Rep. Rodney Davis, R-Ill., also introduced a similar plan on Friday, co-sponsored by Democratic Rep. David Trone of Maryland as well as nearly a dozen Republican lawmakers, including Jeff Van Drew of New Jersey, Fred Upton of Michigan and Peter King of New York.

Such support for the commission did not appear to be quite as widespread earlier in the week when Rep. Adam Schiff, D-Calif., first floated the idea in an interview with The Washington Post and announced he was working on his own proposal, a draft of which he circulated on Friday.

Schiff’s initial comments were met with significant pushback from some of Trump’s most fervent defenders on the Hill.

"His Russia collusion hoax failed, his Ukraine scam failed, and his efforts to cover up FISA abuse failed," said Rep. Devin Nunes, R-Calif., the ranking member on the House Intelligence Committee, in an interview with Fox News on Wednesday. "So, Schiff is launching yet another dumb stunt to justify his never-ending media relations operation."

Rep. Jim Jordan, R-Ohio, the ranking member on the House Oversight and Reform Committee, called Schiff’s proposal for the commission an “attack” on the Trump administration's response efforts.

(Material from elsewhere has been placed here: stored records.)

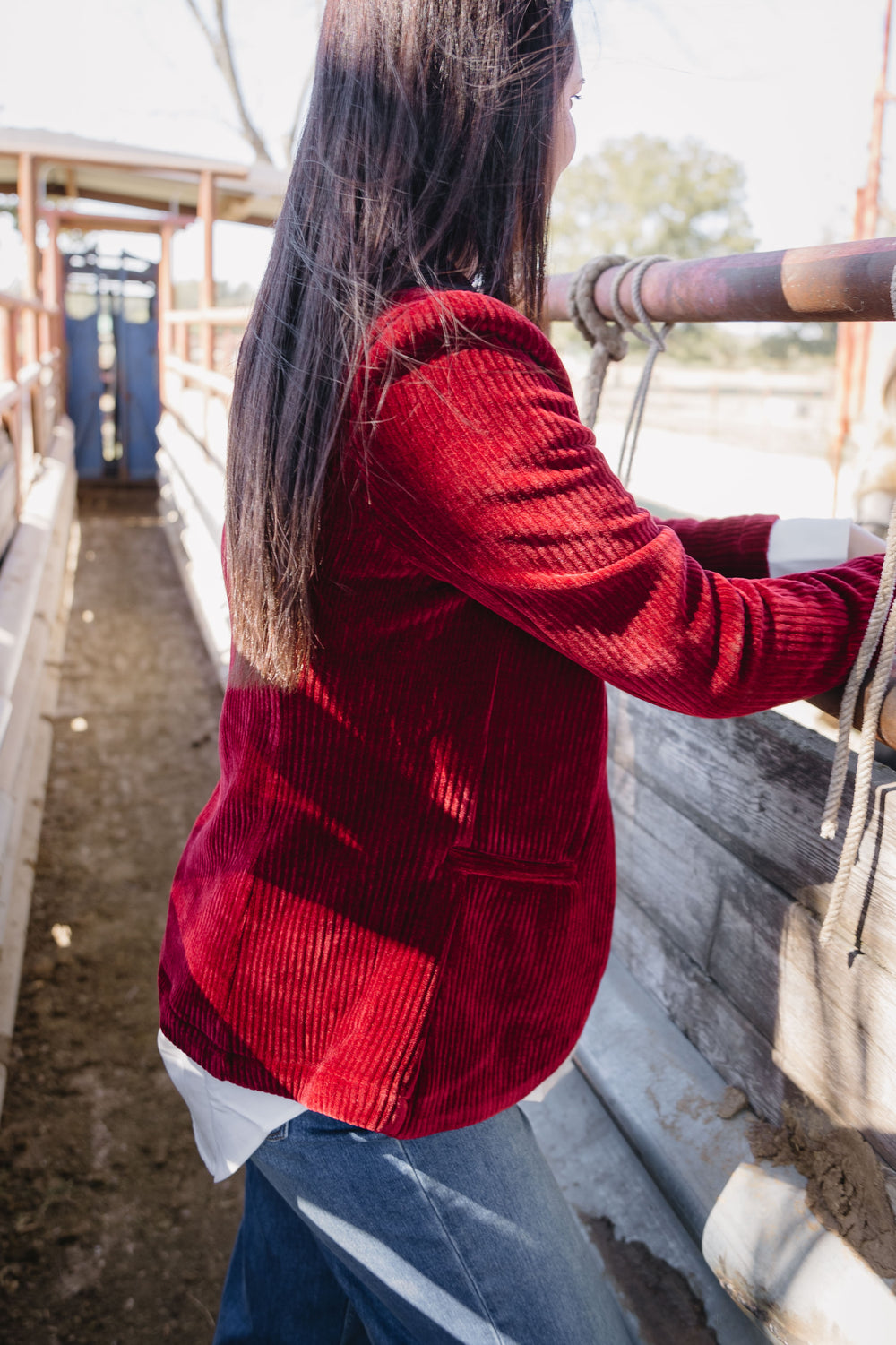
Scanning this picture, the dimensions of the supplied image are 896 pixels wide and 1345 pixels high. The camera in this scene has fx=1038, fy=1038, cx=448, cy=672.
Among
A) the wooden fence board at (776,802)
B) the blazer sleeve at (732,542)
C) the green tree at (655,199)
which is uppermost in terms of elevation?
the green tree at (655,199)

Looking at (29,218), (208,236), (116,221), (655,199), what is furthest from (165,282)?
(655,199)

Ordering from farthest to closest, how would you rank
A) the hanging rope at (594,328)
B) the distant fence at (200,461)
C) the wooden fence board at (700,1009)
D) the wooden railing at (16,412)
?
the wooden railing at (16,412), the distant fence at (200,461), the hanging rope at (594,328), the wooden fence board at (700,1009)

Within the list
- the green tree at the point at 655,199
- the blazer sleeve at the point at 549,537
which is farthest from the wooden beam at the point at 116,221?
the green tree at the point at 655,199

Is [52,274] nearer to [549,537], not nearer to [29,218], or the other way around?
[29,218]

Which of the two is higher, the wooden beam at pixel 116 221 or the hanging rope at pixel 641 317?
the wooden beam at pixel 116 221

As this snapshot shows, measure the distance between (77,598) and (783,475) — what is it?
6.19 m

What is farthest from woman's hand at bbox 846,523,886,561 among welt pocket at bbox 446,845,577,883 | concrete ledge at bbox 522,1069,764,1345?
concrete ledge at bbox 522,1069,764,1345

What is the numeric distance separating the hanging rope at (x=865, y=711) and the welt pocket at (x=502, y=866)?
0.84ft

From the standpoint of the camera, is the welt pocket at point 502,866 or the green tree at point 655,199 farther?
the green tree at point 655,199

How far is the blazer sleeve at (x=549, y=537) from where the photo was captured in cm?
75

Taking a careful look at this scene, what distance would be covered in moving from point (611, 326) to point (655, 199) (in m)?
37.8

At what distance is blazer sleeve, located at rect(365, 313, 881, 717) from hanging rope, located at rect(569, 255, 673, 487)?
0.53 meters

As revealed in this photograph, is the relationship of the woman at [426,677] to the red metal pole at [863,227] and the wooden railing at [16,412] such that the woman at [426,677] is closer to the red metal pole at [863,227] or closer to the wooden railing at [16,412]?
the wooden railing at [16,412]

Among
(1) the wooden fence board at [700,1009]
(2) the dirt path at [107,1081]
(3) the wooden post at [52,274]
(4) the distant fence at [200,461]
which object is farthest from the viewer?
(3) the wooden post at [52,274]
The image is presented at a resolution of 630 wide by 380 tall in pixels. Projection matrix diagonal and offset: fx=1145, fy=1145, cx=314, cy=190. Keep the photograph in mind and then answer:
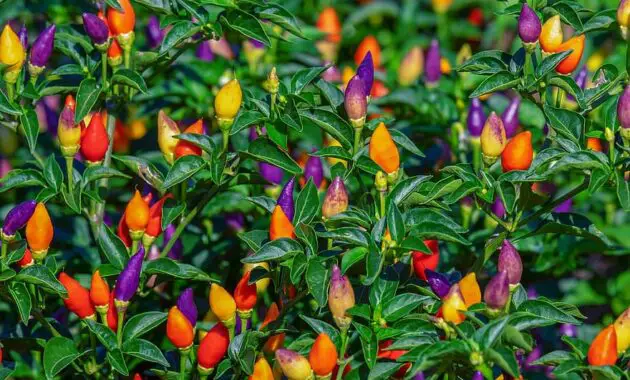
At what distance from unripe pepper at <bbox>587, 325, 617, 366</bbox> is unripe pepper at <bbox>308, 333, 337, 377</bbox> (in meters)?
0.40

“And the person who is leading this effort is Adam Schiff — the same Adam Schiff who released the phone records of the president’s personal attorney, a journalist, and a sitting member of Congress,” Jordan said in a statement. “We should focus on stopping the virus, not politicizing the crisis.”

Even House Speaker Nancy Pelosi, D-Calif., initially seemed cool on the idea of the commission.

Pelosi announced Thursday she was creating a select committee on the coronavirus whose purpose was not to investigate the administration, but rather to oversee the trillions of dollars in spending approved by the CARES Act.

"This is not an investigation of the administration. Things are just so new and the rest, and we want to make sure there aren't exploiters out there,” Pelosi said in a call with reporters announcing the Select Committee. She did hint at the possibility of a panel farther down the road.

"So is there a need for an after-action review? Absolutely — and people are putting their proposals forward," she said.

"I see the value of that. I think right now, I respect some of these, I know at least two of our chairmen have made a suggestion to that extent. That’s something that we should discuss," she said, adding that such a committee "has to be bipartisan."

Pelosi’s focus on a bipartisan, apolitical commission is a common one on Capitol Hill.

“We really want to make this as objective as possible, because we want the recommendations to come out of it to be accepted by the public, and if it has any veneer of a partisan aspiration it won't have the same level of public acceptance,” said Schiff in an interview with MSNBC’s Lawrence O’Donnell.

On Thursday, Rep. Bennie Thompson, D-Miss., chairman of the Homeland Security Committee, introduced a proposal for a 9/11-style commission along with 14 other Democratic co-sponsors.

But Thompson’s proposal strayed from the original framework of the 9/11 commission of only 10 outside experts and was introduced without any GOP support, causing lawmakers in both parties to shy away from the proposal.

Thompson’s plan also called for the investigations to begin within weeks, a timeline that many lawmakers said would appear as partisan politics this close to Trump’s re-election. Murphy and Katko’s plan, for example, does not call for the investigations to begin until 2021. Schiff also said that he was considering “having the commission formed after the election.”

Still, it is unclear whether any of these proposals could gain enough support to pass the Republican-controlled Senate, or whether any of them would even be taken up in the chamber. It is also unclear whether Trump would sign a bill intended to scrutinize his administration, as George W. Bush did in November 2002, two years before he was re-elected.